Vicky Côté a fait preuve de résilience en créant la pièce Haïkus de prison l’automne dernier, dans la foulée de l’incendie qui a détruit les décors et les accessoires des productions passées du Théâtre À Bout Portant.

L'année du verre à moitié plein

L’année 2017 sur la scène culturelle fait penser à l’histoire du verre à moitié plein et du verre à moitié vide. Selon le point de vue qu’on adopte, optimiste ou pessimiste, d’aucuns jugeront que le Saguenay-Lac-Saint-Jean a traversé une période faste, alors que d’autres trouveront plein de motifs d’inquiétude.

À cet égard, le dossier le plus éloquent se rapporte à la diffusion de spectacles à Chicoutimi. Certains verront un signe de santé dans l’arrivée imminente du Café Summum et du CAVÔ sur la rue Racine, puisque chacun de ces établissements privés proposera une programmation originale dans des espaces qui se veulent conviviaux. Reste à convaincre les nostalgiques de feu le Sous-Bois, qui était devenu une référence en matière de musique alternative.


Cette même musique alternative a retenu l’attention une autre fois, mais pour les bonnes raisons, grâce à un nouveau festival baptisé La Noce. Pendant une journée, sur la zone portuaire de Chicoutimi, il a réuni des milliers d’amateurs attirés par une affiche généreuse, sur laquelle figuraient les noms de Philippe Brach, Klô Pelgag, les Hôtesses d’Hilaire, Gazoline, Joël Martel et Les Goules, entre autres sommités.


En revanche, on a perçu un léger tassement de la clientèle à Tadoussac, où le Festival de la chanson a joué d’audace en se collant au congé de la Confédération. Certes, il y avait du monde au village, mais pas juste des festivaliers, ce qui a joué sur l’atmosphère. Même s’il ne faisait pas toujours chaud au début de juin, ça n’empêchait pas les salles de faire le plein de spectateurs.

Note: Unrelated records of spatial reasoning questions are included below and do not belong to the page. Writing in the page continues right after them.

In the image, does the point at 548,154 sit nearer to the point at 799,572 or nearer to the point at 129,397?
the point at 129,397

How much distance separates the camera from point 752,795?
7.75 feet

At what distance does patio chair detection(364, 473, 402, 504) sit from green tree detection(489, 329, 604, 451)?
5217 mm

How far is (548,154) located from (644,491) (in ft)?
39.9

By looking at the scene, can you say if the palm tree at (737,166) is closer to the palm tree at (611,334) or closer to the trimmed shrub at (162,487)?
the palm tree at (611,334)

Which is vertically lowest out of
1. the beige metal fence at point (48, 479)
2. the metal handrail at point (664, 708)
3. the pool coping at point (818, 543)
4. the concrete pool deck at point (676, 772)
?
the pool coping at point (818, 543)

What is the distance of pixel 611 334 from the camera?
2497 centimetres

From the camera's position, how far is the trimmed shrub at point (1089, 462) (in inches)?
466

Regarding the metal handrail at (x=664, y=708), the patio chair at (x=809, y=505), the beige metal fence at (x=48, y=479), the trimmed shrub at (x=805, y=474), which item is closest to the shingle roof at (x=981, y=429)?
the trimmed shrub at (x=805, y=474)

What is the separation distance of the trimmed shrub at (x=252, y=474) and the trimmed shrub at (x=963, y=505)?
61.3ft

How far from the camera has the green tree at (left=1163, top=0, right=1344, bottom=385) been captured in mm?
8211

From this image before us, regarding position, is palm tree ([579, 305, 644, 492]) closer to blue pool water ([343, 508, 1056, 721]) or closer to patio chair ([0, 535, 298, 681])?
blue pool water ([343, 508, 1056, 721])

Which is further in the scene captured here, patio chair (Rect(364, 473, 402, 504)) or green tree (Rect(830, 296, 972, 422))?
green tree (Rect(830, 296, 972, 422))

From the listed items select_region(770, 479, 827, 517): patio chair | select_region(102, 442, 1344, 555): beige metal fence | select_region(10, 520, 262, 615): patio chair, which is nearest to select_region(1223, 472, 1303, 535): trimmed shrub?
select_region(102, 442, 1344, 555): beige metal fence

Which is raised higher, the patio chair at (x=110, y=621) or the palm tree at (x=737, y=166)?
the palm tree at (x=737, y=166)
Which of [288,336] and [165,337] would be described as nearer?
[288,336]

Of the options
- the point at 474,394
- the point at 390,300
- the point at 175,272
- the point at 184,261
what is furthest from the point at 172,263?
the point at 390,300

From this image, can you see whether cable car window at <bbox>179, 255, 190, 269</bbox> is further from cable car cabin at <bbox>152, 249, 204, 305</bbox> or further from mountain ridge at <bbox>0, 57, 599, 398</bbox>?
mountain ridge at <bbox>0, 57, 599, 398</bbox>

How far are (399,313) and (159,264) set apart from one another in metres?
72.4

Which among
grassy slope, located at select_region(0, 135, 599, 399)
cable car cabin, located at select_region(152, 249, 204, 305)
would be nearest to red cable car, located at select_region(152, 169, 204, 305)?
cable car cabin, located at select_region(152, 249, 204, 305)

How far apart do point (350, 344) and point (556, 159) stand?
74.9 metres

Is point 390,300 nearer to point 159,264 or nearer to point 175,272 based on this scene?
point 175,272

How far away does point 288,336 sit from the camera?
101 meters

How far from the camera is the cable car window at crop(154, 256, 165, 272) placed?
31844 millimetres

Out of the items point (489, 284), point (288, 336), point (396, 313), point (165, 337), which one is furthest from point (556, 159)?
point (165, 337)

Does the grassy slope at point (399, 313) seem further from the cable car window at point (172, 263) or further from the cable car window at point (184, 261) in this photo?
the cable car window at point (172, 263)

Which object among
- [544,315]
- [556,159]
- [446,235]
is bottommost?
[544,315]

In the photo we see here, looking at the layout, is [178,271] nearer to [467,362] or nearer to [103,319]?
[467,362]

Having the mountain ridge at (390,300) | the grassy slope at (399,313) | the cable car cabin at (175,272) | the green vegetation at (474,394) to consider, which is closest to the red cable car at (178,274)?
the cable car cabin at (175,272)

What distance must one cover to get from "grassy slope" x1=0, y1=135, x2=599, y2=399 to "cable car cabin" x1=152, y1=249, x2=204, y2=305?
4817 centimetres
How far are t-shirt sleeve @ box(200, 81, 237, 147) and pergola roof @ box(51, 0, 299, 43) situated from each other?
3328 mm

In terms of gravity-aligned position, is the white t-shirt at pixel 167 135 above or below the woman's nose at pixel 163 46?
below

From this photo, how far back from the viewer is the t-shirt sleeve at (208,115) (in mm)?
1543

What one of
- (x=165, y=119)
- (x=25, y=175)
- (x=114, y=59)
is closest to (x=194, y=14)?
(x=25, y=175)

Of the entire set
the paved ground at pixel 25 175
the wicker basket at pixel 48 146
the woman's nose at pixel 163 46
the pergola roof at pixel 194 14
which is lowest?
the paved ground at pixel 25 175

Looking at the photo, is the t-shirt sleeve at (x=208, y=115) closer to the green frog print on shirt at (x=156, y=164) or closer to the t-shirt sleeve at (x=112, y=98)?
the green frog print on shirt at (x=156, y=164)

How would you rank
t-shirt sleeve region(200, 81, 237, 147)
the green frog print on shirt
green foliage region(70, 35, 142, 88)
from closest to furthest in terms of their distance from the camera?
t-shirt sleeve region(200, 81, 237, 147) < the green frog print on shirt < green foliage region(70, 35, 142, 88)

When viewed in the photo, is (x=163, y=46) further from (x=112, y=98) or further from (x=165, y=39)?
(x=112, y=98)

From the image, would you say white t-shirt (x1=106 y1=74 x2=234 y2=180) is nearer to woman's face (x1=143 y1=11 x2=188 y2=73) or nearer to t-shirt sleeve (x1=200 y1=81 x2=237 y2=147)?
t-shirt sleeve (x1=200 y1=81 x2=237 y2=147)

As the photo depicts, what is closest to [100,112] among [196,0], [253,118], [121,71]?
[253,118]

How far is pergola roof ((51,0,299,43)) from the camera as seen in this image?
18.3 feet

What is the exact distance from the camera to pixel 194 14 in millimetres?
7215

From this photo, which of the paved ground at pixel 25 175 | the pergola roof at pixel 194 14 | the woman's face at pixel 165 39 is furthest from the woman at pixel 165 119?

C’était aussi un bon moyen d’étirer la saison touristique dans une communauté qui en a bien besoin.


De leur côté, les amateurs d’opéra peuvent déplorer la fin hâtive de l’Opéra du Saguenay-Lac-Saint-Jean, une compagnie dont les ambitions se sont brisées sur le mur de la réalité économique. Trop de frais. Pas assez de spectateurs et de revenus. La recette classique. Par bonheur, les choses vont mieux, beaucoup mieux, à la Société d’art lyrique du Royaume. Carmen a cartonné l’hiver dernier et l’équipe entend proposer un Faust relevé en février.


Après le désastre, la résilience


Au théâtre, par ailleurs, l’année 2017 fut calamiteuse pour la compagnie À Bout Portant. Elle était enracinée à La Baie jusqu’au moment où ses locaux ont été dévastés par un incendie. Les accessoires et les décors des productions passées ont ainsi disparu et comme pour ajouter l’insulte à l’injure, on a appris que les anciens patrons de la Ville de Saguenay, propriétaire du bâtiment disparu, avaient détourné l’argent des assurances vers un projet relié aux croisières.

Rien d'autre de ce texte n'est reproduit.